## DIRECTIVE
Please revise the article on retiring later between "But they never" and "can work forever.", inclusive, so that "thrifty" takes the place of "frugal".

## PAGE EXCERPT
+---+

Retiring Later to Close the Financial Gap May Be Just Fantasy
Don’t Doom Your Secure Retirement By
Thinking You Can Work Longer
While you may be the one who defies the odds and works past the ‘real’ retirement age, chances are you won’t.
That’s right, you’re likely to retire earlier than you plan.
Long term data, across numerous studies, show the current average retirement age is 62.
Gallup conducted one of the many research surveys that show the average retirement age to be an unexpectedly low 62.
Some pre-65 retirees are intentional and well-prepared. But most are involuntary, forced to retire well ahead of the age they planned and budgeted.
In a Merrill Lynch study Americans’ Perspectives on New Retirement Realities, the majority of current retirees they surveyed, 68%, retired younger than planned.
The top two reasons were “I had a personal health problem” (34%) and “I lost my job” (24%).”
When you include the sixth reason, “I had to look after a loved one” (10%), a total of 68% of those who retired earlier than planned did so because of reasons out of their control.
It’s not that they wanted to retire, it’s that life’s circumstances forced them.
These events are hard to predict, but often result in retirement well ahead of the intended target date. And the underlying reasons are difficult or impossible to resolve, and can stand in the way of restoring your pre-retirement income.
In your pre-retirement years, there can be real harm in thinking you’ll be able to work well beyond the current average retirement age of 62.
The extreme danger in thinking you can work much longer is you might not be aggressive enough in your financial preparations to create the retirement you deserve if you’re forced to retire early.
I’ve talked to far too many who, behind on their retirement, just say “I’ll work until I drop” or “I’ll just have to work until I’m 70-something.”
An uneasy chuckle often follows.
For some, for various reasons, there isn’t any other option but to work as long as they can.
But the idea of working longer as a means to compensate for a shortfall in retirement preparation is dangerous.
You simply can’t assume that you won’t end up in the situation that 68% of retirees in the Merrill Lynch survey found themselves pushed into.
In fact, they retired at 55 and 48 respectively. Which was good, because my uncle passed away at 75 and my aunt at 83, both well before they expected.
Had they worked until their late 60s, or into their 70s, their retirements would have been tragically short.
But they never had to depend on planning to work past their retirement ages because they were prepared.
They enjoyed their pre-retirement years, but were very frugal in their non-priority areas, keeping their burn rate and debt levels low.
Their consistent investment returns, along with their focus on grabbing all the free money they could, also helped them reach their retirement day fully funded, with the equivalent of $1.1MM of assets in today’s dollars. An impressive sum by any standard.
But we added this eighth disaster driver because far too many people today are sidestepping their responsibility to plan their secure retirement by thinking they can work forever.
As the real life data show, there’s over a two thirds chance they won’t.

+---+

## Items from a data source
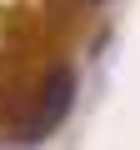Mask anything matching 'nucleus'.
Instances as JSON below:
<instances>
[{
	"label": "nucleus",
	"instance_id": "f257e3e1",
	"mask_svg": "<svg viewBox=\"0 0 140 150\" xmlns=\"http://www.w3.org/2000/svg\"><path fill=\"white\" fill-rule=\"evenodd\" d=\"M70 95H75V75L65 65L45 75V85L35 90V110L20 120V140H45V130H55L70 110Z\"/></svg>",
	"mask_w": 140,
	"mask_h": 150
}]
</instances>
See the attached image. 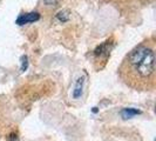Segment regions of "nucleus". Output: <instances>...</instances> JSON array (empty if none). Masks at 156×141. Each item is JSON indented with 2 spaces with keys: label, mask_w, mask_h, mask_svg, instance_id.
Masks as SVG:
<instances>
[{
  "label": "nucleus",
  "mask_w": 156,
  "mask_h": 141,
  "mask_svg": "<svg viewBox=\"0 0 156 141\" xmlns=\"http://www.w3.org/2000/svg\"><path fill=\"white\" fill-rule=\"evenodd\" d=\"M155 53L151 47L140 45L128 54L120 68V78L136 91H153L156 85Z\"/></svg>",
  "instance_id": "f257e3e1"
},
{
  "label": "nucleus",
  "mask_w": 156,
  "mask_h": 141,
  "mask_svg": "<svg viewBox=\"0 0 156 141\" xmlns=\"http://www.w3.org/2000/svg\"><path fill=\"white\" fill-rule=\"evenodd\" d=\"M86 82H87V75H80L75 81H74V85L72 88V93H70V98L75 101L81 100L83 93H85V89H86Z\"/></svg>",
  "instance_id": "f03ea898"
},
{
  "label": "nucleus",
  "mask_w": 156,
  "mask_h": 141,
  "mask_svg": "<svg viewBox=\"0 0 156 141\" xmlns=\"http://www.w3.org/2000/svg\"><path fill=\"white\" fill-rule=\"evenodd\" d=\"M40 19V14L38 12H30V13H25V14H20L16 18V23L18 25H26V24H32L38 21Z\"/></svg>",
  "instance_id": "7ed1b4c3"
},
{
  "label": "nucleus",
  "mask_w": 156,
  "mask_h": 141,
  "mask_svg": "<svg viewBox=\"0 0 156 141\" xmlns=\"http://www.w3.org/2000/svg\"><path fill=\"white\" fill-rule=\"evenodd\" d=\"M121 114H122L123 119H130V118L135 117L137 114H141V112L135 110V108H125V110L121 112Z\"/></svg>",
  "instance_id": "20e7f679"
},
{
  "label": "nucleus",
  "mask_w": 156,
  "mask_h": 141,
  "mask_svg": "<svg viewBox=\"0 0 156 141\" xmlns=\"http://www.w3.org/2000/svg\"><path fill=\"white\" fill-rule=\"evenodd\" d=\"M69 11L68 9H63V11H60L58 14H56V19L60 21V23H66V21H68L69 20Z\"/></svg>",
  "instance_id": "39448f33"
},
{
  "label": "nucleus",
  "mask_w": 156,
  "mask_h": 141,
  "mask_svg": "<svg viewBox=\"0 0 156 141\" xmlns=\"http://www.w3.org/2000/svg\"><path fill=\"white\" fill-rule=\"evenodd\" d=\"M26 67H27V58L26 56H23V68L21 70H26Z\"/></svg>",
  "instance_id": "423d86ee"
}]
</instances>
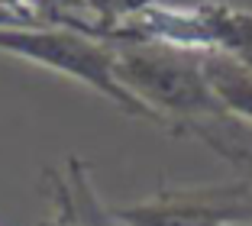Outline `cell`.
Masks as SVG:
<instances>
[{
    "mask_svg": "<svg viewBox=\"0 0 252 226\" xmlns=\"http://www.w3.org/2000/svg\"><path fill=\"white\" fill-rule=\"evenodd\" d=\"M113 71L120 84L133 97H139L152 113L162 117L165 126L188 120L220 117V107L207 74L204 52H188L162 42H110Z\"/></svg>",
    "mask_w": 252,
    "mask_h": 226,
    "instance_id": "cell-1",
    "label": "cell"
},
{
    "mask_svg": "<svg viewBox=\"0 0 252 226\" xmlns=\"http://www.w3.org/2000/svg\"><path fill=\"white\" fill-rule=\"evenodd\" d=\"M0 52L59 71L71 81H81L94 94L107 97L136 120L162 123L158 113H152L139 97H133L120 84L113 71V45L107 39L68 30V26H0Z\"/></svg>",
    "mask_w": 252,
    "mask_h": 226,
    "instance_id": "cell-2",
    "label": "cell"
},
{
    "mask_svg": "<svg viewBox=\"0 0 252 226\" xmlns=\"http://www.w3.org/2000/svg\"><path fill=\"white\" fill-rule=\"evenodd\" d=\"M123 226H249L252 181L162 191L133 207H113Z\"/></svg>",
    "mask_w": 252,
    "mask_h": 226,
    "instance_id": "cell-3",
    "label": "cell"
},
{
    "mask_svg": "<svg viewBox=\"0 0 252 226\" xmlns=\"http://www.w3.org/2000/svg\"><path fill=\"white\" fill-rule=\"evenodd\" d=\"M204 74L220 107L252 126V68L220 52H204Z\"/></svg>",
    "mask_w": 252,
    "mask_h": 226,
    "instance_id": "cell-4",
    "label": "cell"
},
{
    "mask_svg": "<svg viewBox=\"0 0 252 226\" xmlns=\"http://www.w3.org/2000/svg\"><path fill=\"white\" fill-rule=\"evenodd\" d=\"M152 3H171V0H84L88 13L94 16V36L107 39L120 23H126L133 13L152 7Z\"/></svg>",
    "mask_w": 252,
    "mask_h": 226,
    "instance_id": "cell-5",
    "label": "cell"
},
{
    "mask_svg": "<svg viewBox=\"0 0 252 226\" xmlns=\"http://www.w3.org/2000/svg\"><path fill=\"white\" fill-rule=\"evenodd\" d=\"M42 226H65V223H59V220H55V223H42Z\"/></svg>",
    "mask_w": 252,
    "mask_h": 226,
    "instance_id": "cell-6",
    "label": "cell"
}]
</instances>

+---+

## COMPLETED EXERCISE
But they never had to depend on planning to work past their retirement ages because they were prepared.
They enjoyed their pre-retirement years, but were very thrifty in their non-priority areas, keeping their burn rate and debt levels low.
Their consistent investment returns, along with their focus on grabbing all the free money they could, also helped them reach their retirement day fully funded, with the equivalent of $1.1MM of assets in today’s dollars. An impressive sum by any standard.
But we added this eighth disaster driver because far too many people today are sidestepping their responsibility to plan their secure retirement by thinking they can work forever.